Franco Vimercati. Un minuto di fotografia-One minute of photography. Ediz. illustrata Scotini M. (Cur.) - Quodlibet, 2020 - Libri D'artista
Franco Vimercati (1940-2001) è stato un artista meticoloso e schivo, interprete della natura silenziosa e ripetitiva del reale. Il suo interesse è sempre stato rivolto all'analisi di oggetti di uso quotidiano, come una bottiglia di acqua minerale, un ferro da stiro, una zuppiera, e alla composizione e scomposizione di una scena, ripetutamente assemblata secondo le necessità dell'occhio fotografico. Ma quella di Franco Vimercati non è una fotografia di oggetti. Piuttosto è una fotografia di eventi, di metamorfosi minimali e marginali, di avvenimenti che sfuggono al controllo. Non un catalogo di cose ma un archivio del tempo. Non si tratta di perpetuare con l'atto fotografico ciò che è avvenuto una sola volta ed è irreversibile, ma di dilatare e moltiplicare gli stati del tempo, per cui non c'è mai un fare ma sempre e solo un rifare.

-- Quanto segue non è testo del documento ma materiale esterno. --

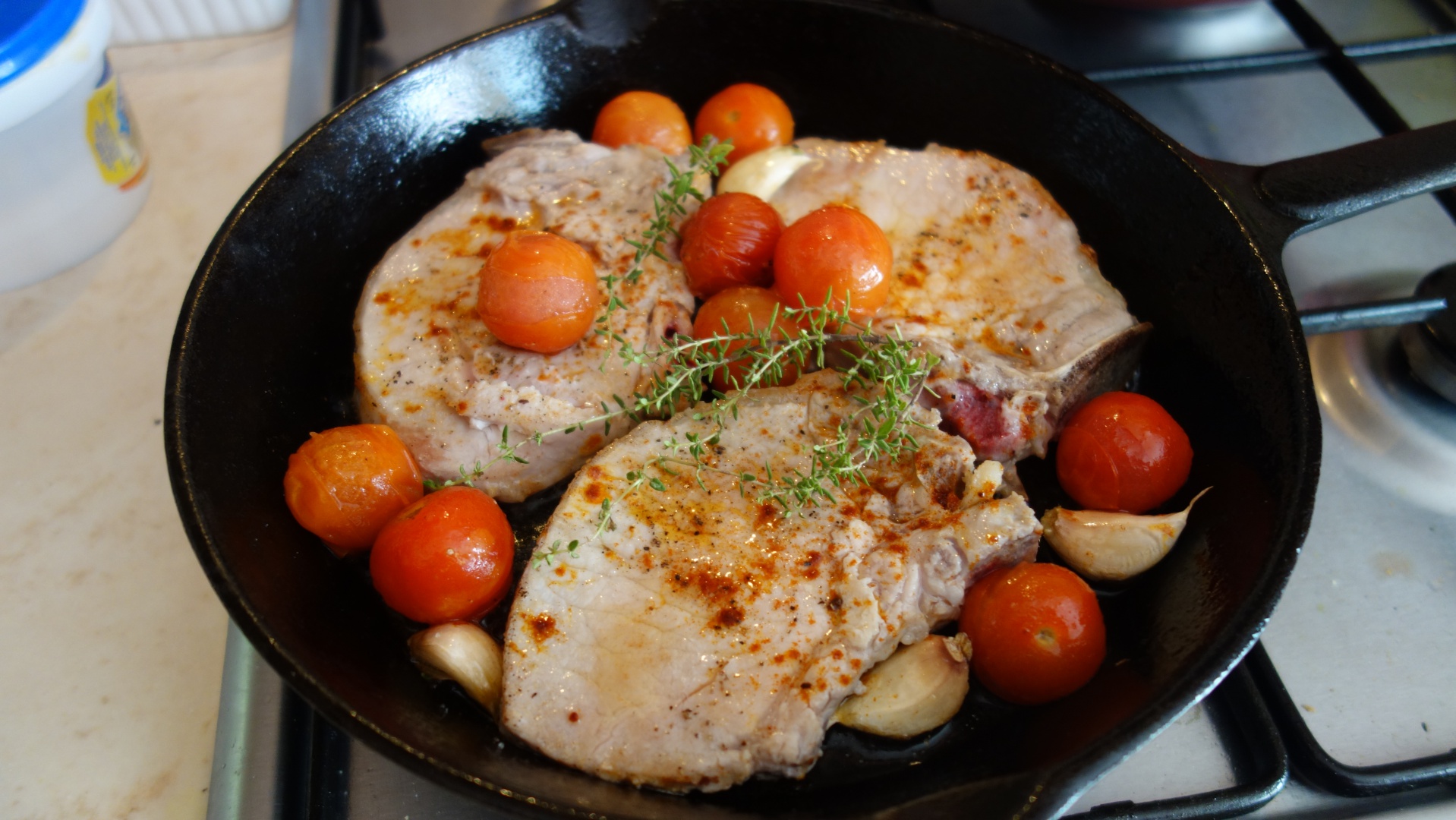 Cotlete inabusite in unt, cu vin marsala, rosii cherry si usturoi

Senza inizio né fine. Senza progressione né arresto, ma come ripetizione di ciò che preesiste, come un continuo differire nell'uguale. Sarà un caso, allora, che un raffinato osservatore come Ghirri vedesse in Vimercati non solo l'autore per eccellenza di un "tempo illimitato e dilatato" ma anche lo strenuo sostenitore di una "dinamica dell'inanimato"? Il volume è stato pubblicato in occasione della mostra "Franco Vimercati. Un minuto", a cura di Marco Scotini alla Galleria Raffaella Cortese, Milano. Raccoglie un'ampia selezione delle sue opere e interventi di Paolo Fossati, Luigi Ghirri, Elio Grazioli, Javier Hontoria, Angela Madesani, Simone Menegoi e Marco Scotini.